ZEJIPE: E o que bexiga tinha dentro dessa igreja? Ave Maria, me desculpe minha Nossa Senhora pelo palavrão, mas é que eu to encafifado, doidinho pra saber o que aconteceu em vossa casa.
ZEJIPE: O sino tocando uma badalada! Será que é seu Adelino querendo avisar alguma coisa pra a cidade?
MARIA CABRAL: por que agora é ontem, quando tudo aconteceu.
ZEJIPE: Você agora me deixou todo atrapalhado.
MARIA CABRAL: A missa fazia tempo que já tinha terminado e a cidade era um silencio só. Todos os macaibenses dormiam o sono dos anjos, menos alguns arruaceiros, mau feitores, desordeiros que sorrateiramente invadiram a matriz pela janela da sacristia.
ZEJIPE: Pra rezar?
MARIA CABRAL: Meu bom José, como você é tolo.
ZEJIPE: Pode me chamar de Zé, Maria que já to acostumado e quanto ao tolo, num to entendendo.
MARIA CABRAL: Eles esperaram que a cidade dormisse para entrar na casa sagrada e fazerem a maior imundície, que nós seres devotos e respeitadores das leis de Deus não conseguimos nem imaginar.
ZEJIPE: Que safados!
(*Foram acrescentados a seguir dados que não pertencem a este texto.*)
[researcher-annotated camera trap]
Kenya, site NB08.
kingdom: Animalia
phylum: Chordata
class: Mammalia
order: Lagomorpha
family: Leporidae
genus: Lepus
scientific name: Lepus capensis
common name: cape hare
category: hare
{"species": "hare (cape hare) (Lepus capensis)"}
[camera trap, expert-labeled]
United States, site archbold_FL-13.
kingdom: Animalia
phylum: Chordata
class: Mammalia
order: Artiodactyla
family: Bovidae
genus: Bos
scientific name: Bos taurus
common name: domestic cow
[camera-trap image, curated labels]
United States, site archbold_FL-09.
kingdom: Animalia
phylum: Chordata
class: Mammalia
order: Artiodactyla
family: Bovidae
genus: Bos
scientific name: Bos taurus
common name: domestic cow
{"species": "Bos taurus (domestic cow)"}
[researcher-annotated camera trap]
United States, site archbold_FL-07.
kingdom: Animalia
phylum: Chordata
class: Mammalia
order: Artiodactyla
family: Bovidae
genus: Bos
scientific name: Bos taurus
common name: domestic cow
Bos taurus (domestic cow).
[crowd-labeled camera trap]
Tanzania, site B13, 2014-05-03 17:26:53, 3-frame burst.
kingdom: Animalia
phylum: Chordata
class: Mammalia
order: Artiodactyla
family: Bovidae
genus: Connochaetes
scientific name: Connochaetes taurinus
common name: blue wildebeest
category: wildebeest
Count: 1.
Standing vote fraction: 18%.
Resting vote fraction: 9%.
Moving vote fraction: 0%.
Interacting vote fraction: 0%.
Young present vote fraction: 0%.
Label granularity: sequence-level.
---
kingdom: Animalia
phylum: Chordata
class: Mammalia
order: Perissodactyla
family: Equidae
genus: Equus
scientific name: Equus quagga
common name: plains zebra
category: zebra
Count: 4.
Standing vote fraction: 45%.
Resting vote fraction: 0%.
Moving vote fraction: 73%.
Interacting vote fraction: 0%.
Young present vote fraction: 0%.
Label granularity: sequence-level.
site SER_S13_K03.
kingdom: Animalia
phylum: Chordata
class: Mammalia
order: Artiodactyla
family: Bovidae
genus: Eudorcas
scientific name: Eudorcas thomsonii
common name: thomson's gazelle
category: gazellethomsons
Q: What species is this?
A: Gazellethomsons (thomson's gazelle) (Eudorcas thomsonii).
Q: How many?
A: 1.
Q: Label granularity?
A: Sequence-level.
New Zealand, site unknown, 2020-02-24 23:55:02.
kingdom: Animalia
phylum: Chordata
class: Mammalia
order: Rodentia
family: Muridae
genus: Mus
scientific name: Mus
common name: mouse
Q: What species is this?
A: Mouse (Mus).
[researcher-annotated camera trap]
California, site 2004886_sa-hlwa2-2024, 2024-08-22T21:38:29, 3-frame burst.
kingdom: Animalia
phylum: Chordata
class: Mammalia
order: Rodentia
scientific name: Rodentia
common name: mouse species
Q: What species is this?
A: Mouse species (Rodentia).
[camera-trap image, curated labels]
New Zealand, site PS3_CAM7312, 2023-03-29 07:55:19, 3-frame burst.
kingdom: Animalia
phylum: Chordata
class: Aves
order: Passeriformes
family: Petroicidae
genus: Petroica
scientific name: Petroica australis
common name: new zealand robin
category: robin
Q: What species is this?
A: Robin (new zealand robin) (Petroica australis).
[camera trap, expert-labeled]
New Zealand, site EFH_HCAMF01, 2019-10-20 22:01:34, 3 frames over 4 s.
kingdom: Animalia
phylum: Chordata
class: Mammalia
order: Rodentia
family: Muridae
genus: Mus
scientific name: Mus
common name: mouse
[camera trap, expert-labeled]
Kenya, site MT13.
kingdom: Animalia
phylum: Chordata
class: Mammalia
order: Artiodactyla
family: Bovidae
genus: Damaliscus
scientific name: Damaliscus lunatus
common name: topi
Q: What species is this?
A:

Se eu estivesse lá botava todos pra correr.
MARIA CABRAL: por erro do destino, nessa noite a pedinte e seus dois filhos estavam dormindo nos bandos da igreja.
ZEJIPE: Coitados! E os malfeitores pegaram eles?
MARIA CABRAL: Quando eles perceberam que eles estavam lá, a pedinte e os seus dois filhinhos já estavam na porta da igreja, prontos para fugir. Eles foram avançando pra cima deles e como um milagre, a pesada porta da igreja que estava fechada, sozinha se abriu.
ZEJIPE: E num é que abriu mesmo. Me arrepiei todinho.
PEDINTE: Pelo o amor de Deus, por favor, não nos faca mal! Só estávamos dormindo porque não tínhamos para onde ir.
FILHA: Meu Deus, mãinha, tá saindo deles por tudo o que é lado.
FILHO: Inté parece um bando de formiga. Espia, mãe que inté lá de cima vem saindo deles.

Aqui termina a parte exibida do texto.